Application Design (was Re: Testing the waters.)

Adam Alpern alpern@ns2.brightware.com
Fri, 9 May 1997 11:06:54 -0700


Chris Bitmead:
;; If you have a POS, you will want to write all your algorithms without
;; thinking about the disk. If you move to a non-POS environment you

I write my algorithms without thinking about the disk anyway, unless I
happen to be writing applications that deal with huge amounts of
data. Then, I try to be careful not to write code that will cause page
thrashing. If some of your objects are in memory and some are on disk,
and you don't care, you're going to thrash the disk.

;; would have to load all objects into memory up front before setting
;; your algorithms into action. This is of course an appalling waste of
;; memory.

And operating directly on disk-based objects is an appalling waste of
time. 6 of one...

;; Alternatively you can pollute your entire source code with file
;; handling stuff. Very ugly by comparision.

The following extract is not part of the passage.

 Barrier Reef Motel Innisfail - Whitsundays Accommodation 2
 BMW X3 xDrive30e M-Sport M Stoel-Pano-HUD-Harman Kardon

You seem to want to force the world into your view that not having a
POS means the ENTIRE APPLICATION gets written differently. I don't
know how you came to be of this opinion, but if you think that using
regular files means you have to "pollute your entire source code with
file handling stuff", then I don't ever want to use your code.

In my last message I mentioned how I converted an app from using flat
ASCII files for persistence to using a persistent heap. 

NOT ONE LINE OF THE MAIN APPLICATION CHANGED. All I did was redirect a
few high-level methods like #'save-object and #'load-object.